→ PROBLEM DETAILS: Exclude the images, then return every line below exactly as written.

→ TASK MATERIAL:
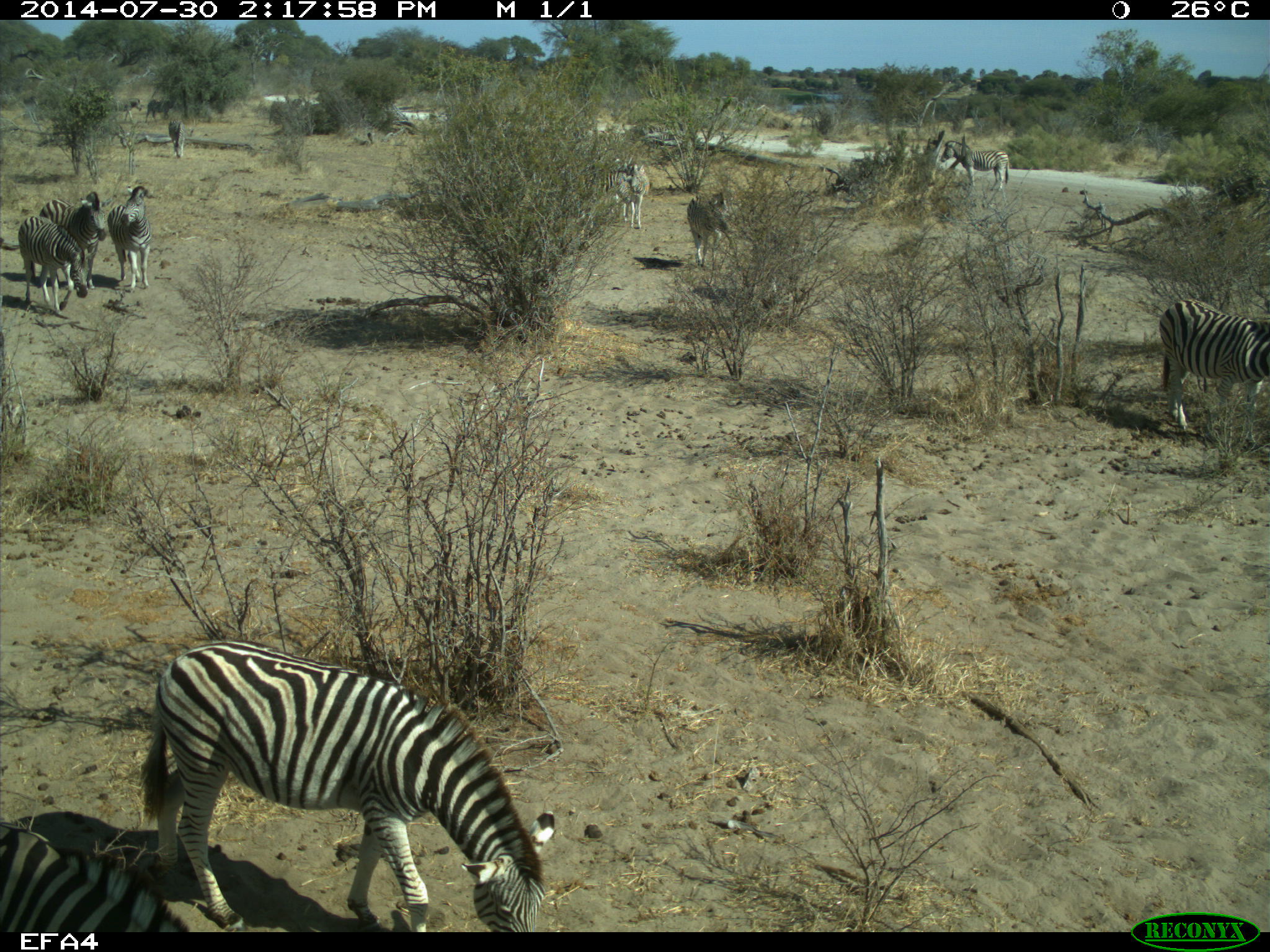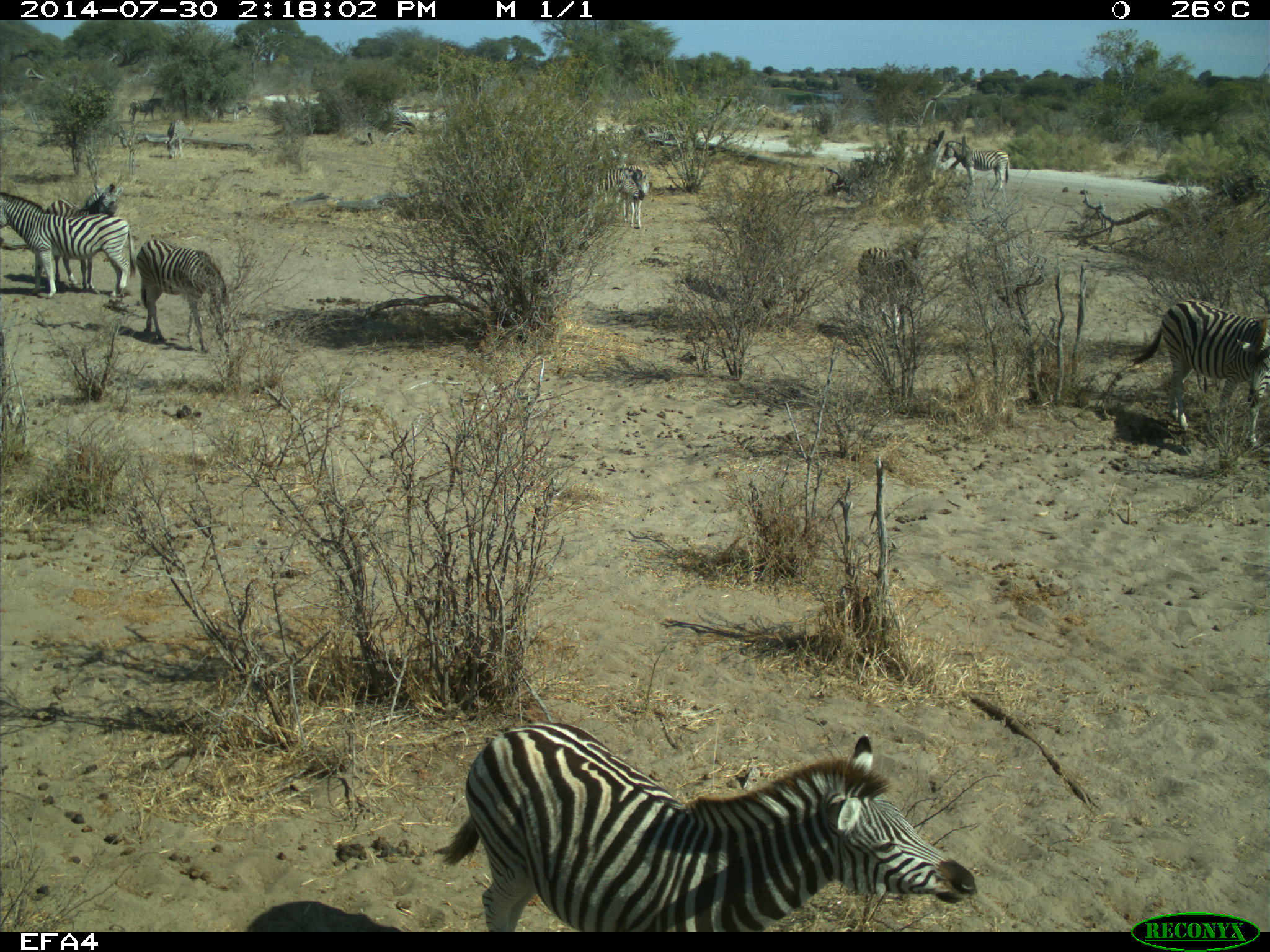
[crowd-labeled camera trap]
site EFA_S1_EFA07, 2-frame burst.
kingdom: Animalia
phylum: Chordata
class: Mammalia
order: Perissodactyla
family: Equidae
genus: Equus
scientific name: Equus quagga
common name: plains zebra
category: zebraplains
Zebraplains (plains zebra) (Equus quagga), count 11-50. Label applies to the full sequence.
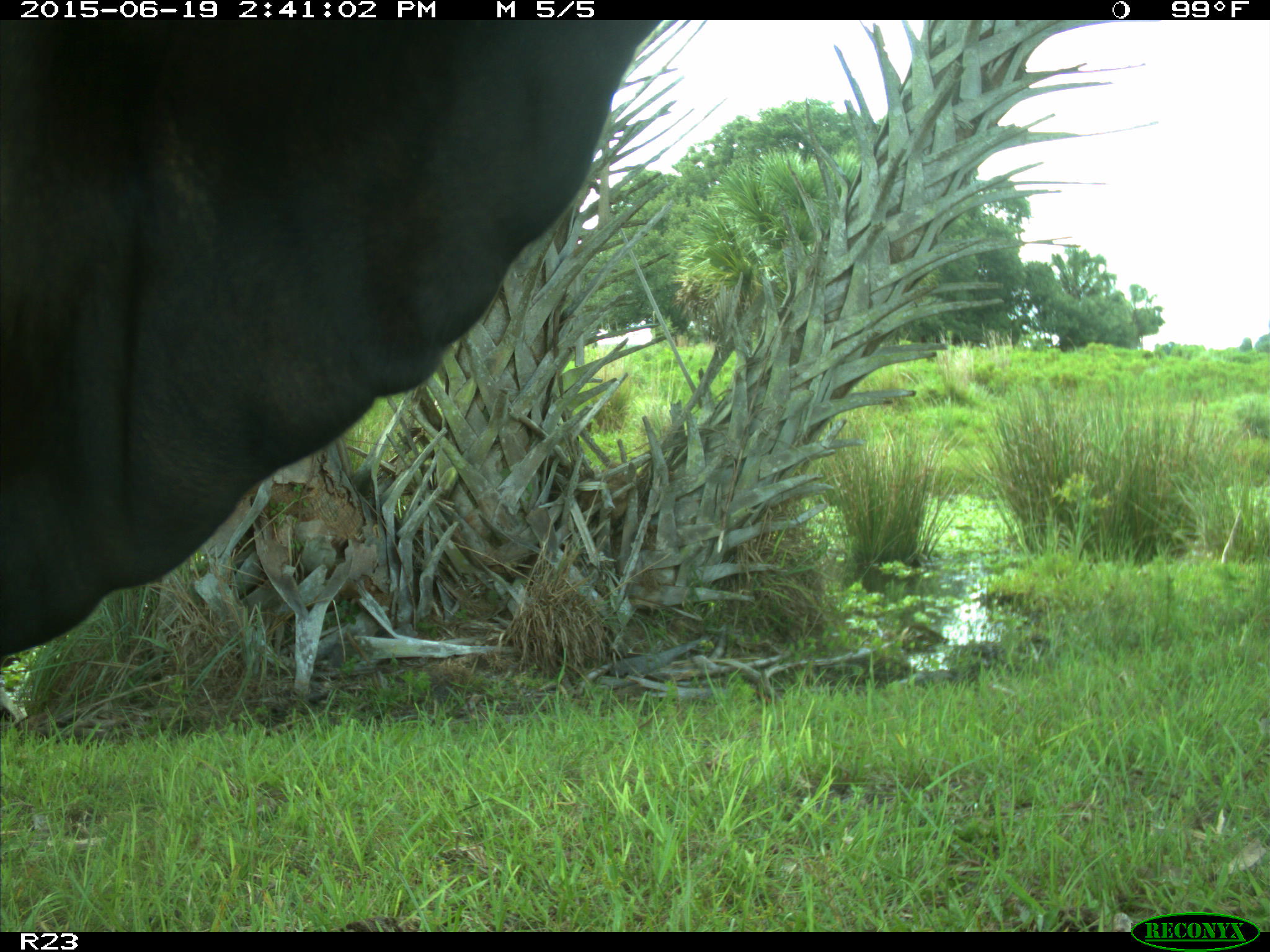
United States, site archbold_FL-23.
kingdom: Animalia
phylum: Chordata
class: Mammalia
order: Artiodactyla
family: Bovidae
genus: Bos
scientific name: Bos taurus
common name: domestic cow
Bos taurus (domestic cow).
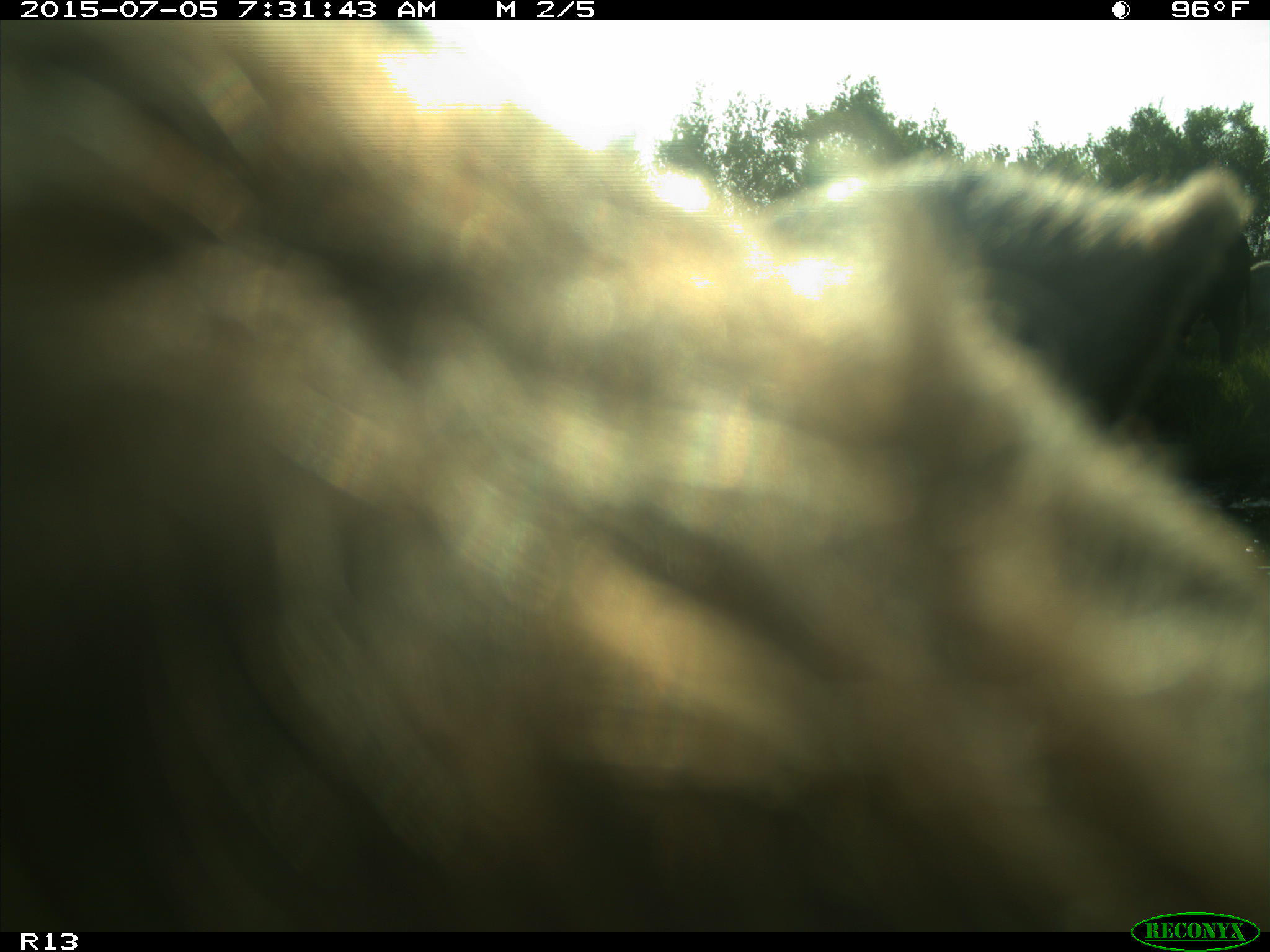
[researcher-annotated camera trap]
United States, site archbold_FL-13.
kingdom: Animalia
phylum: Chordata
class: Mammalia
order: Artiodactyla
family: Bovidae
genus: Bos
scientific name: Bos taurus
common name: domestic cow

→ RESPONSE TO THE TASK:
[crowd-labeled camera trap]
site EFA_S1_EFA07, 2-frame burst.
kingdom: Animalia
phylum: Chordata
class: Mammalia
order: Perissodactyla
family: Equidae
genus: Equus
scientific name: Equus quagga
common name: plains zebra
category: zebraplains
Zebraplains (plains zebra) (Equus quagga), count 11-50. Label applies to the full sequence.
United States, site archbold_FL-23.
kingdom: Animalia
phylum: Chordata
class: Mammalia
order: Artiodactyla
family: Bovidae
genus: Bos
scientific name: Bos taurus
common name: domestic cow
Bos taurus (domestic cow).
[researcher-annotated camera trap]
United States, site archbold_FL-13.
kingdom: Animalia
phylum: Chordata
class: Mammalia
order: Artiodactyla
family: Bovidae
genus: Bos
scientific name: Bos taurus
common name: domestic cow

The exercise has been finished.